Para os gregos, alguém não é considerado ético por tratar dos outros, mas o indivíduo é ético em si mesmo, o que implica cuidar dos outros, tornando o indivíduo mais competente para ocupar um lugar na comunidade. É, então, por meio do uso das estratégias das tecnologias do eu que o sujeito chega ao cuidado de si. O próprio Foucault sobre essa noção, declara:

[...] é preciso entender que o princípio do cuidado de si adquiriu um alcance bastante geral: o preceito segundo o qual convém ocupar-se consigo mesmo é em todo caso um imperativo que circula entre numerosas doutrinas diferentes; ele também tomou a forma de uma atitude, de uma maneira de se comportar, impregnou formas de viver; desenvolveu-se em procedimentos, em práticas e em receitas que eram refletidas, desenvolvidas, aperfeiçoadas e ensinadas; ele constituiu assim uma prática social, dando lugar a relações interindividuais [...] (FOUCAULT, 2006, p. 50).

Nota-se, sobretudo na antiguidade, que o tema do cuidado de si era fundamental para diversas escolas filosóficas.
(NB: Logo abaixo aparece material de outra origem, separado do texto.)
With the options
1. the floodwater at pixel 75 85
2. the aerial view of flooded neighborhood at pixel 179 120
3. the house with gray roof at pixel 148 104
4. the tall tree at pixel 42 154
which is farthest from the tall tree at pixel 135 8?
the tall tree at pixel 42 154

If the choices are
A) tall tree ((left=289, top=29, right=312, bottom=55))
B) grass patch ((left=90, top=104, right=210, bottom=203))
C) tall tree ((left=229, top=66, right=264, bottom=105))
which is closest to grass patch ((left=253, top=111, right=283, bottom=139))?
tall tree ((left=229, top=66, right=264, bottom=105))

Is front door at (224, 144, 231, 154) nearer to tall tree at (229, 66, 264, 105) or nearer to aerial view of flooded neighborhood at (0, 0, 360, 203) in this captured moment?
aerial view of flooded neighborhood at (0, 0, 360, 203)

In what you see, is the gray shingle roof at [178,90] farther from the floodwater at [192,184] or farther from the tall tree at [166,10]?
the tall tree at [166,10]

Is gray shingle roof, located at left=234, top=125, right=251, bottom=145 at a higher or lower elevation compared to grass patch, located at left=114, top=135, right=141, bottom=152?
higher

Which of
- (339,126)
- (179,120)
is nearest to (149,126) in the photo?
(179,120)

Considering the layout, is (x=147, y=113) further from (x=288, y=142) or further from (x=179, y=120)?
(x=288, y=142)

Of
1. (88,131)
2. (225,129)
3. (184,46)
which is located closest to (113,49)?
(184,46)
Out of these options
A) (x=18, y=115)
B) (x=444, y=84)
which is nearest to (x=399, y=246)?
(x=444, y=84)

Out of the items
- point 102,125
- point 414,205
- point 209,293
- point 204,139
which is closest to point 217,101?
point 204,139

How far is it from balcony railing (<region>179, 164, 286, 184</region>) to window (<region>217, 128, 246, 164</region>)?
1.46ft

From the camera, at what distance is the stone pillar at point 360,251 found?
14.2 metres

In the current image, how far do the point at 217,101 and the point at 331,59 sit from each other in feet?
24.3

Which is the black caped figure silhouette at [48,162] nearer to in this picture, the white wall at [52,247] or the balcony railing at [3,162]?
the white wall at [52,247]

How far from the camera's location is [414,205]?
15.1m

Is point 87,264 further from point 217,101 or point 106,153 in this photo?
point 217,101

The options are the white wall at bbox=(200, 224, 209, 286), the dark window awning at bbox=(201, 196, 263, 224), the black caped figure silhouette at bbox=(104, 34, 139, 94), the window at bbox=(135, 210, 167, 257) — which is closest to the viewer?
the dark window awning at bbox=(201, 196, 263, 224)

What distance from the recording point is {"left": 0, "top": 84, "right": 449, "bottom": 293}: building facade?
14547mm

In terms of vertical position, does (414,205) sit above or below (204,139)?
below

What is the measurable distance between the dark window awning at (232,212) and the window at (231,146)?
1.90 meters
Nessa perspectiva, o enfoque dado à subjetividade por Michel Foucault nas suas últimas obras propiciou o desenvolvimento de uma analítica em torno da subjetividade enquanto processo

transformacional. Foucault (2006, p. 214) assinala ainda: “A história do cuidado de si e das técnicas de si seria, então, uma maneira de fazer a história da subjetividade”.

Em relação às análises observadas em seus últimos estudos procuram problematizar de que maneira o discurso filosófico clássico está envolvido no modo de vida do sujeito, isto é, em que consistiam as práticas prescritas como o exame de consciência, sugeridas por moralistas como Marco Aurélio? Como se dava a produção da subjetividade tanto na Grécia antiga, como na Roma clássica? (FOUCAULT, 2006).

Essas são questões essenciais presentes nessa analítica foucaultiana, que percorrem o pensamento dos filósofos gregos e romanos afirmadores da ética do cuidado de si. Na verdade, os gregos não são uma alternativa para nós, mas podem nos ajudar a pensar a atualidade. Ao analisarmos a obra de Foucault (2006) sobre as técnicas de si na antiguidade grega, encontramos nessas formas de subjetividades possibilidades para pensar e conceber outros modos de subjetivação, talvez diferentes das constituídas na contemporaneidade.